Lines and planes - general concepts I've come across a book that has this general questions about lines and planes. I can't agree with some of the answers it presents, for the reasons that I'll state below:
True or False:

  
*
  
*Three distinct points form a plane - BOOK ANSWER: True - MY ANSWER: False, they cannot belong to the same line
  
*Two intersecting lines form a plane - BOOK ANSWER: True - MY ANSWER: False, they can be parallel and coincident lines.
  
*Two lines that don't belong to a same plane are skew - BOOK ANSWER: True - MY ANSWER: True
  
*If three lines are parallel, there is a plane that contains them - BOOK ANSWER: True - MY ANSWER: False, they can be parallel and
  coincident lines.
  
*If three distinct lines are intersecting two by two, then they form only one plane - For this last one there's no answer and I'm not sure
  about the conclusion.

If you could help me, I appreciate it.
Thank you.
 A: Assuming 3D Euclidean geometry:


*

*On point 1 if the three points are collinear there is more than one plane

*I would agree with the book and disagree with you on point 2 for a suitable definition of intersecting (at exactly one point).  

*I would disagree with the book on point 4 (consider the three parallel edges of a triangular prism).  

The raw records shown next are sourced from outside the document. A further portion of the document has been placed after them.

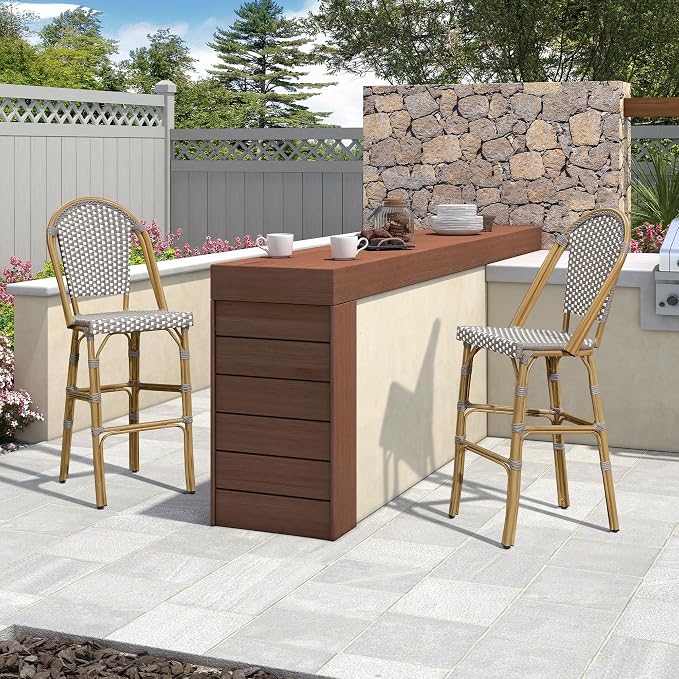 PURPLE LEAF French Counter Height Bar Stool Set of 4 25" Bamboo Print Finish - Image 3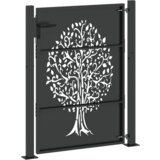 vidaXL Vrtna vrata Drugo Črna 105 x 150 cm Jeklo s prašnim premazom | Shoptok.si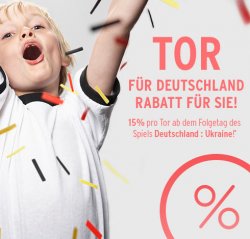 Tchibo: Für jedes Tor der deutschen Mannschaft 15% Rabatt auf ausgewähltes Sortiment (maximal 50%)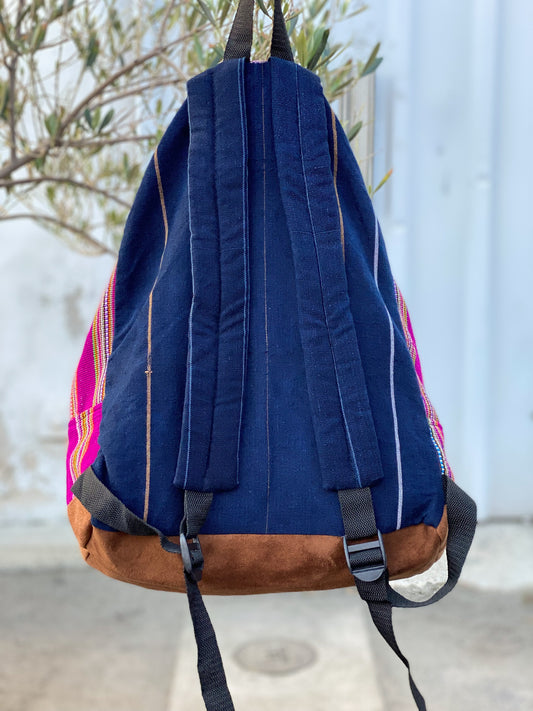 Stripped Multi Color Handwoven Fabric Backpack. Handmade in Guatemala. Perfect back to school backpack or Travel Bag. Cotton Fabric. Pink and Blue stripes.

*I would say True for point 5, again for a suitable definition of intersecting two-by-two (the plane is defined by the three points of intersection, which do not lie on a single line and all three lines lie on it) 
A: (1) For three points to be on a plane, they need not be on the same line. Draw a triangle on a sheet of paper, and you will see what I mean. 
(2) If they are coincident lines, they are not called 'intersecting' lines. Intersecting lines meet at one point ONLY. 
(4) You are right. (However, even if they were all coincident they would still belong to some plane). But, in general they need not belong to a plane. 
(5) True. Referring to (2), intersecting lines lie in a plane. If line A intersects line B, then A and B are in same plane. If B intersects with line C, then B and C are in same plane. Thus, intersection of A and C should also be in the same plane.